* _Excerpt to read_
## begin
Help Guy Pefect (the Sentinel/Sentinel+ Guy)

[FatherXmas]

Reminds me of my first apartment but without the 20 ft ceilings and windows (it was in a converted textile mill).

And what a lovely beige.  :roll:

[Aggelakis]

And suddenly all of the discussions of the Monty Hall problem I've watched Guy and Tony have over the years are brought into focus.

I had to immediately go searching for this oldie but goodie.
http://www.cohtitan.com/forum/index.php/topic,4187.0.html

[eabrace]

I had to immediately go searching for this oldie but goodie.

Man, was it that long ago?  I feel old.

[GuyPerfect]

And suddenly all of the discussions of the Monty Hall problem I've watched Guy and Tony have over the years are brought into focus.

According to Tony, then after the first door is eliminated, the likelihood of the laundry units being behind the door I selected decreases. (-:

[eabrace]

https://images.weserv.nl/?url=weknowmemes.com%2Fwp-content%2Fuploads%2F2012%2F03%2Fnot-listening-otter-meme.jpg

[TonyV]

The only relevant post is this one, in which everyone except Guy agreed that I was right.  I even wrote a little program that exactly duplicates the steps I outlined, and it demonstrated beyond any shadow of a doubt that I was right.

[eabrace]

https://images.weserv.nl/?url=weknowmemes.com%2Fwp-content%2Fuploads%2F2012%2F03%2Fnot-listening-otter-meme.jpg

[Aggelakis]

Good idea.

https://images.weserv.nl/?url=weknowmemes.com%2Fwp-content%2Fuploads%2F2012%2F03%2Fnot-listening-otter-meme.jpg

[Captain Electric]

I just wasted valuable time and brain space reading through that entire argument. Wow. Wow.

Seriously? I mean, come on.

The best option is obviously the goat door that has already been opened.

Also, it's obvious that changing observational data causes the scenario to evolve from a 1/3 chance to a 1/2 chance.

Observational data is everything when it comes to quantum mechanics.  :P

[Arcana]

That game is a classic example of people misapplying probability.  It happens all the time, but rarely with something so pernicious.  The fundamental issue from a mathematical perspective is that Monty Hall is not making a statistically independent choice.  Which means his opening one door is not a statistical change, its a magician's force.

Since Monty *knows* which door has the prize, his opening one of them is a red herring.  He can always do that no matter what, so doing so doesn't add any information to the situation.

Here's one way I've explained that problem to others.  Suppose its three boxes instead of three doors.  And suppose you pick one.  Now Monty asks if you want to switch: you can keep your box or take *both* of the other two boxes.  Switching is obviously the better choice because you get two shots instead of one.  Now suppose Monty takes both boxes into another room and then comes back out with one of the boxes.  He asks again: switch or stick.  Its still obviously better to switch.  And now he shows you the box he brought out is empty.  That changes nothing.
## end
* _Given data_
## begin
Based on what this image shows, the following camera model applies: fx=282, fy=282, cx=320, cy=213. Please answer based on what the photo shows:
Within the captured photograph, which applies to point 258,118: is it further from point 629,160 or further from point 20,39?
## end
* _Given request_
In the forum thread, what kind of building had FatherXmas's first apartment been converted from?

* _Response to this exercise_
A textile mill.